The sizing of pectin nanoparticles was done by dynamic light scattering setup by Brookhaven 90 Plus Particle Size Analyzer using a 35-mW He-Ne laser source at a scattering angle of 90°. The zeta potential (ξ) value was of −32 mV.

The mean diameter (mean RH) of the samples was in the range 350–500 nm with a polydispersity index of 0.3 (Fig. 1). ξ value of −32 mV at physiological pH was sufficient to keep the negatively charged particles under repelling effect thus bringing stability to the nanoparticle dispersion. Chains were cross-linked with Ca++ and folded into particulate shape in the presence of L-Asn (Fig 2), and the intrinsic viscosity [η] that indicates the hydrodynamic volume of a polymer molecule was measured and found to be reduced more than six times (Verma et al. 2011). A reduced [η] for nanoparticles as compared with that of pectin chains indicated that they can be administered at a much higher concentration in vivo. The nanoparticle solution was lyophilized to a white amorphous powder for further experiments.
Fig. 1

TEM image of pectin nanoparticles. A representative graph of the size distribution spectra (~350 nm with PDI = 0.30) and zeta potential (−26 mv)

Fig. 2

Flow chart of preparation of pectin nanoparticles. Ca2+ cross-links in a co-operating binding fashion between carboxylate group of adjacent chains enabling nanoparticle formation

We compared the cytotoxic effect of Pax per se, PPN, and pectin chains on Hep G2, hepatic carcinoma cell line.
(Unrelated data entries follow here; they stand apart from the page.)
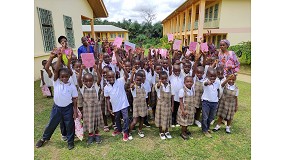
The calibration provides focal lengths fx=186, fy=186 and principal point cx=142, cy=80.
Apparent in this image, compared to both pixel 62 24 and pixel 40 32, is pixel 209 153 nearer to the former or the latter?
pixel 40 32

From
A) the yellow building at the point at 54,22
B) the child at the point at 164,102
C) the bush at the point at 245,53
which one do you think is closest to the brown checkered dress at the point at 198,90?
the child at the point at 164,102

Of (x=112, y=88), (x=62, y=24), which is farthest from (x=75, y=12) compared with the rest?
(x=112, y=88)

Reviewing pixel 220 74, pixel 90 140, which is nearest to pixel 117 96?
pixel 90 140

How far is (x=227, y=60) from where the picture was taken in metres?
3.91

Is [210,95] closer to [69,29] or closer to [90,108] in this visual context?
[90,108]

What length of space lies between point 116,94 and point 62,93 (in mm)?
855

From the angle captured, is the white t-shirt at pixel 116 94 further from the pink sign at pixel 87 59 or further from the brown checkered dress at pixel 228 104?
the brown checkered dress at pixel 228 104

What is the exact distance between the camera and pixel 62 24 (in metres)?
9.88

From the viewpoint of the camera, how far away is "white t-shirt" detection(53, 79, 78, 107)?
2846 millimetres

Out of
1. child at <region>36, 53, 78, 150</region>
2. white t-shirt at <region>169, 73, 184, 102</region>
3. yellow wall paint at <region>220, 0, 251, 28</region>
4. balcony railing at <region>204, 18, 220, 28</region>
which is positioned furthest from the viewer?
balcony railing at <region>204, 18, 220, 28</region>

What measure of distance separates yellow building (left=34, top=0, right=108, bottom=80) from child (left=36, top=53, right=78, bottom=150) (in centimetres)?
510

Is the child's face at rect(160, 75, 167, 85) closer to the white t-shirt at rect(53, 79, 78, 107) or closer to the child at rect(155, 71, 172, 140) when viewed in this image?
the child at rect(155, 71, 172, 140)

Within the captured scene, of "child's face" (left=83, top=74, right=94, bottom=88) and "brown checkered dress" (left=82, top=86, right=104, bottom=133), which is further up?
"child's face" (left=83, top=74, right=94, bottom=88)

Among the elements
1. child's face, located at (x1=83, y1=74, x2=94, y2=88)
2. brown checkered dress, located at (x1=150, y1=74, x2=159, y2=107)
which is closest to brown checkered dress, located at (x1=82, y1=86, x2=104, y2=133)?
child's face, located at (x1=83, y1=74, x2=94, y2=88)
Dose-dependent cytotoxicity was observed, wherein ~21.7 ± 3.2 % cytotoxicity was observed by PPN (Fig. 3), but Pax per se showed ~55.6 ± 3.5 % cytotoxicity in a 72-h assay. The slow release of the drug can be attributed to the cytotoxicity observed as a function of time. Pectin chains showed negligible toxicity even at a concentration of 5 mg/ml.
Fig. 3

Dose-dependant cytotoxicity of Pax and PPN on HepG2 (Conc., 0.02 μM). Pure pectin (5 mg/ml)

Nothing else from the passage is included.